Other commodities like timber have much more intrinsic value because they are mostly used, not speculated on. If people stopped speculating in the timber market there would be less liquidity but the price wouldn't change much, people still want to build things with it.

Cryptocurrency has no fundamental value, it's a digital good without practical applications and no fundamental demand. if the speculation stopped, the price would go to zero.

2 comments

>"[for gold] there's a fundamental underlying value"

The fundamental value for it's technical applications is probably < 1/10 of it's real value.

If people wake up tomorrow and stop using it as reserves/ investment /savings, you would loose virtually all your money, down to a few percent. So yeah, that 5% or whatever of value is secure, but how nuch does that help?

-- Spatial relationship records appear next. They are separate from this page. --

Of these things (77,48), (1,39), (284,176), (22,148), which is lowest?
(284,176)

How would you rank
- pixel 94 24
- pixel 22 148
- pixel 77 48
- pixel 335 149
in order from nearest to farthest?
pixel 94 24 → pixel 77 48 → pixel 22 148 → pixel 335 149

Timber is obviously not a usefull store of value because it does not last, it is not fungiable, is expensive to store - imagine 100 million dollars worth of timber, and you would store that.

I think this took a wrong turn. I don't aim to defend gold a store of value. It's not clear what its value would be if people stopped using it as a financial instrument, and I always advise people not to buy gold.

My point was that tangible commodities do have at least some intrinsic value, as opposed to digital commodities like cryptocurrencies.

It's intrinsic value is that it's a digital asset, decentralized throughout the globe, computationally secured by mathematics, that nobody can counterfeit or spend without your key.